#### LAS TAREAS
[a] Actualiza el fragmento del texto sobre el plan para Gaza que va desde "A primera vista, el" hasta "el nuevo plan?", cambiando "esperanza" por "optimismo".
[b] Responde a estas preguntas con los datos del texto sobre el plan para Gaza:
(i) ¿Qué tres cosas parece ofrecer el nuevo plan a primera vista?
(ii) ¿Qué prevé la primera fase del plan?
(iii) ¿Con qué medidas se impulsará la entrada de inversiones extranjeras?
[c] Resume en dos oraciones el texto sobre el plan para Gaza.

#### FRAGMENTO PARA LEER

Opinión socias
Por qué el plan de 20 puntos de Trump para Gaza no va a funcionar


A primera vista, el nuevo plan internacional para “reconstruir Gaza” parece ofrecer esperanza: inversión extranjera, creación de empleo, estabilidad política. Pero para quienes han seguido la historia de los “procesos de paz” en Palestina, todo apunta a que se repetirá el mismo ciclo de las últimas décadas: una economía de ocupación maquillada de modernización, una población empobrecida y una élite local sostenida por los donantes internacionales. No es un Estado que fracasa, es un Estado diseñado para fracasar. De momento, ¿qué es lo que propone el nuevo plan?
1. Una economía neoliberal bajo ocupación
La primera fase del plan prevé la “reconstrucción y apertura al mercado”, un lenguaje que encubre la implantación de un modelo neoliberal poscolonial.
Se impulsará la entrada de inversiones extranjeras con exenciones fiscales y zonas económicas especiales, donde las empresas internacionales utilizarán la mano de obra gazatí como recurso barato, y explotarán los recursos naturales y la infraestructura reconstruida con dinero público, mientras los beneficios saldrán del territorio. No se busca una economía productiva ni soberana, sino una estructura dependiente y fácilmente controlable, basada en la exportación de trabajo y la importación de bienes.

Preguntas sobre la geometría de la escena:
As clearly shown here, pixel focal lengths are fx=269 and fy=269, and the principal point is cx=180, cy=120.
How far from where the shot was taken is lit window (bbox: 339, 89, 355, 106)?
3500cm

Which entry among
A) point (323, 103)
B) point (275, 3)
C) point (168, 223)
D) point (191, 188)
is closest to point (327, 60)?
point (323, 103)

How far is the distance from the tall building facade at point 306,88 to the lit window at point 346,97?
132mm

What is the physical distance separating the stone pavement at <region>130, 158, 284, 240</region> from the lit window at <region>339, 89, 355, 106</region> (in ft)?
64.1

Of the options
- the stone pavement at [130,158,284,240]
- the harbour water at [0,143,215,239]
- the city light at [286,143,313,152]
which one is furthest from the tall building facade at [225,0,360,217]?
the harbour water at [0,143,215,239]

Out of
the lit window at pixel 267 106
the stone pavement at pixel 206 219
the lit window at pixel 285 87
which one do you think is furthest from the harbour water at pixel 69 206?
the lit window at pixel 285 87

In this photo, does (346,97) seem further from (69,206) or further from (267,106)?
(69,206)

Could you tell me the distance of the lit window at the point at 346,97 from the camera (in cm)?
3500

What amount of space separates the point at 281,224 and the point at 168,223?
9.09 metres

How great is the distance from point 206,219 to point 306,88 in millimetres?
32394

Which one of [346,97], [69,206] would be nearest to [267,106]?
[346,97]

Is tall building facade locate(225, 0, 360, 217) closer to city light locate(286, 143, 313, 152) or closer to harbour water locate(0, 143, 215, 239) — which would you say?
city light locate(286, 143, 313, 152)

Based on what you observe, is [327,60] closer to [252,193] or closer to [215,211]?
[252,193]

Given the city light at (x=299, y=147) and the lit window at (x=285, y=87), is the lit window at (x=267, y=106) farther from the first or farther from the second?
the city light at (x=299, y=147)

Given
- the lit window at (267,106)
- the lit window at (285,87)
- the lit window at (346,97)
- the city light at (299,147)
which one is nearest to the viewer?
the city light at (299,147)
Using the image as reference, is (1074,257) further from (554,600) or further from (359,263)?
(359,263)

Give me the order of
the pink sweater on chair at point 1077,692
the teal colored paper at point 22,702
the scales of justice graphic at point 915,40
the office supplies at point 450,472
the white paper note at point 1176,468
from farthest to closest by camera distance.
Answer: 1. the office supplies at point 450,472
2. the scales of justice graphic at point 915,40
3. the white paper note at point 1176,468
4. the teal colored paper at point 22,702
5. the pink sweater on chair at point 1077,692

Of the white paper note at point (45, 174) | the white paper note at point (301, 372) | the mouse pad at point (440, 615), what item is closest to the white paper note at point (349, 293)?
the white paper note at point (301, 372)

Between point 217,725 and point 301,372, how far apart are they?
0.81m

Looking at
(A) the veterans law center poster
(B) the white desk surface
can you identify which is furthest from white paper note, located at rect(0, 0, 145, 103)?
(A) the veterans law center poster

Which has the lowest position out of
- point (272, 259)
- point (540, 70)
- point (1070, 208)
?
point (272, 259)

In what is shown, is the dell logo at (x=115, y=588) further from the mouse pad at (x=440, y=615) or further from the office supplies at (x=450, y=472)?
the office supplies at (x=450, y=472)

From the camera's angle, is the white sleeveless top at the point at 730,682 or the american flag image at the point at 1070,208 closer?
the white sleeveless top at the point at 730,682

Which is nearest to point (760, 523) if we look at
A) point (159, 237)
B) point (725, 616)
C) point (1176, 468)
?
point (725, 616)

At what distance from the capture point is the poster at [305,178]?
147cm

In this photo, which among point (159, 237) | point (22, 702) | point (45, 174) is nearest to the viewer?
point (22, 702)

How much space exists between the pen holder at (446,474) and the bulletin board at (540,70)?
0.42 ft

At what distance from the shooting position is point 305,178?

#### LAS SOLUCIONES
[a]
A primera vista, el nuevo plan internacional para “reconstruir Gaza” parece ofrecer optimismo: inversión extranjera, creación de empleo, estabilidad política. Pero para quienes han seguido la historia de los “procesos de paz” en Palestina, todo apunta a que se repetirá el mismo ciclo de las últimas décadas: una economía de ocupación maquillada de modernización, una población empobrecida y una élite local sostenida por los donantes internacionales. No es un Estado que fracasa, es un Estado diseñado para fracasar. De momento, ¿qué es lo que propone el nuevo plan?

[b]
(i) Inversión extranjera, creación de empleo y estabilidad política.
(ii) La "reconstrucción y apertura al mercado".
(iii) Con exenciones fiscales y zonas económicas especiales.

[c] El texto sostiene que el nuevo plan para reconstruir Gaza, aunque a primera vista parece ofrecer esperanza, repetirá el ciclo de las últimas décadas: una economía de ocupación maquillada de modernización, una población empobrecida y una élite local sostenida por los donantes internacionales. Según el texto, su primera fase implanta un modelo neoliberal en el que las empresas extranjeras, con exenciones fiscales y zonas económicas especiales, aprovecharán la mano de obra barata y sacarán los beneficios del territorio, lo que creará una estructura dependiente y fácilmente controlable.